Image-text web data:
■ ■ ■
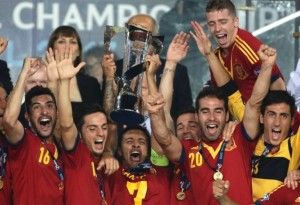 Spain's Thiago Alcántara lifts the trophy after his team beat Italy in the final of the European U21 Championship.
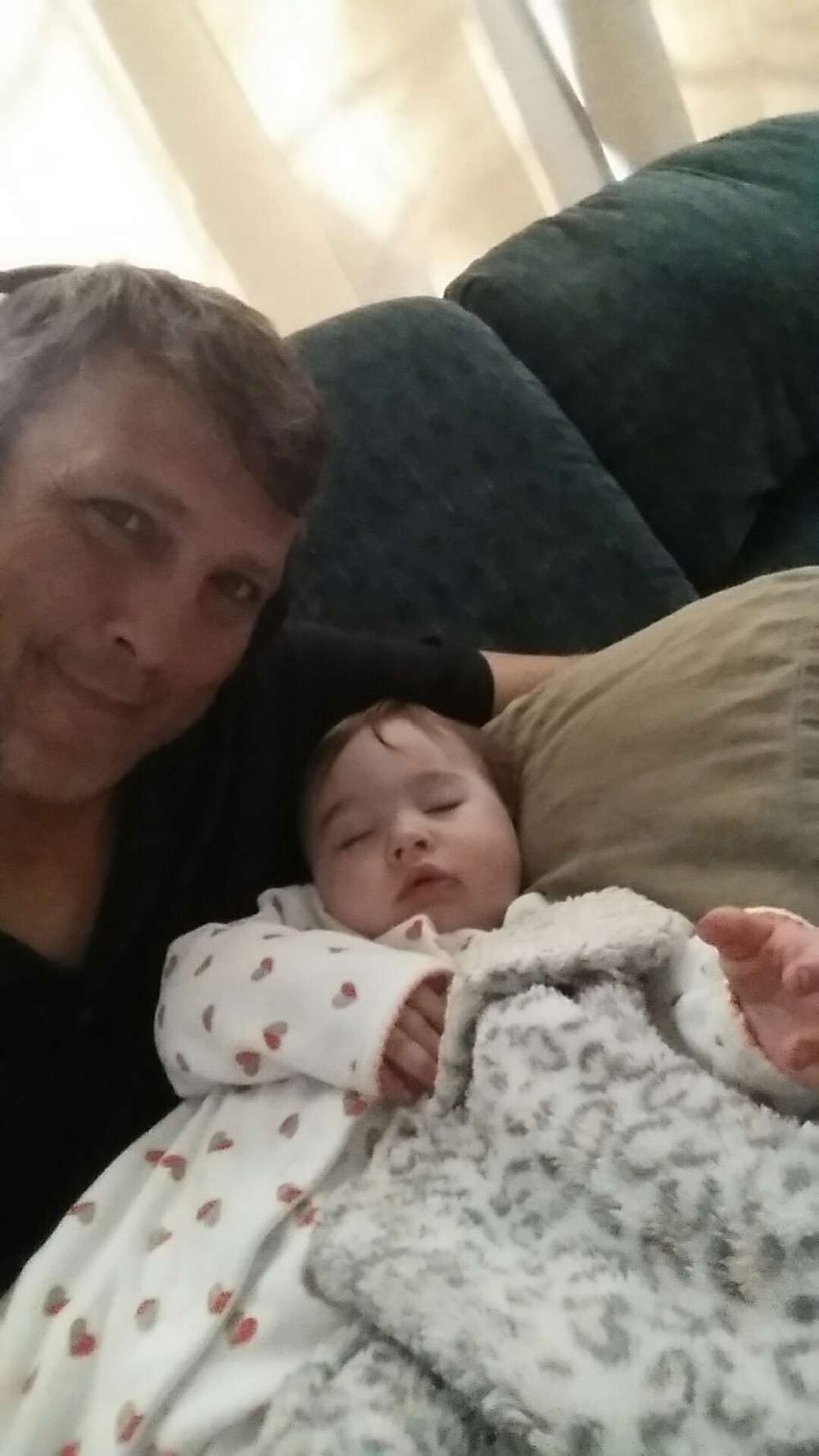 Dad holding sleeping baby on a pillow.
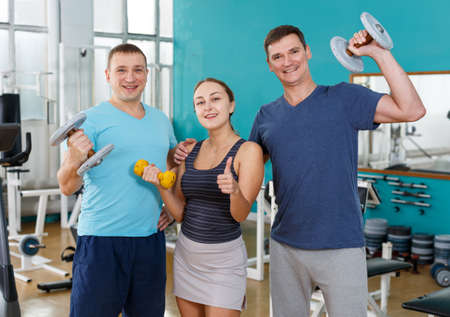 Three people holding sport equipment in gym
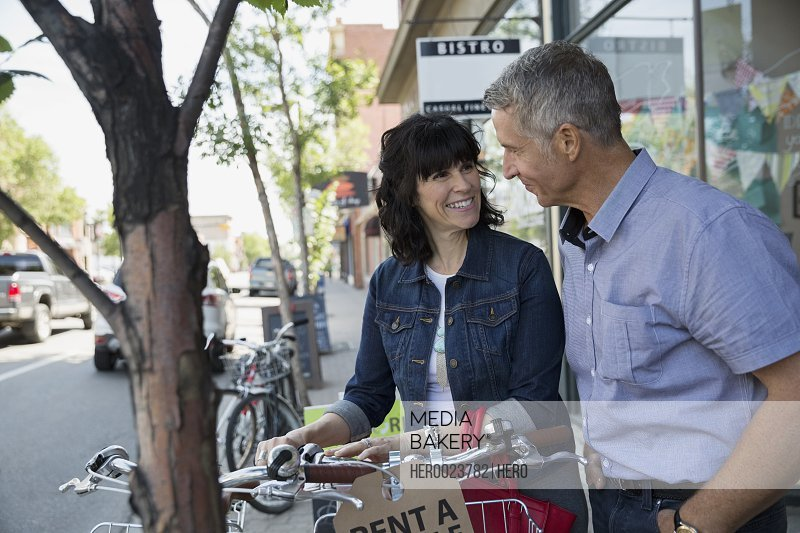 Smiling couple renting bicycle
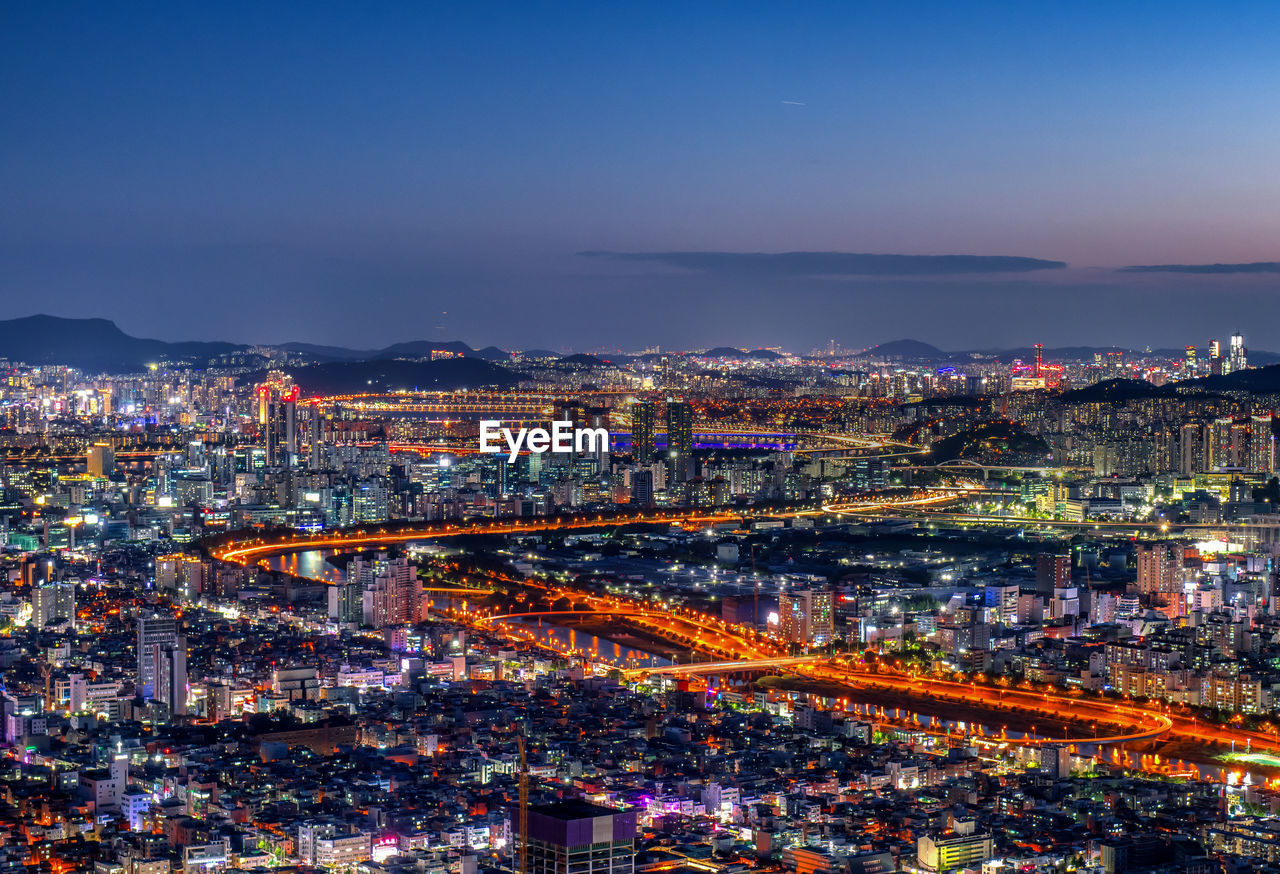 Aerial view of city at night against sky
■ ■ ■
Required action: Set the entries down again exactly. Do not include the images.

Problem solution:
 Spain's Thiago Alcántara lifts the trophy after his team beat Italy in the final of the European U21 Championship.
 Dad holding sleeping baby on a pillow.
 Three people holding sport equipment in gym
 Smiling couple renting bicycle
 Aerial view of city at night against sky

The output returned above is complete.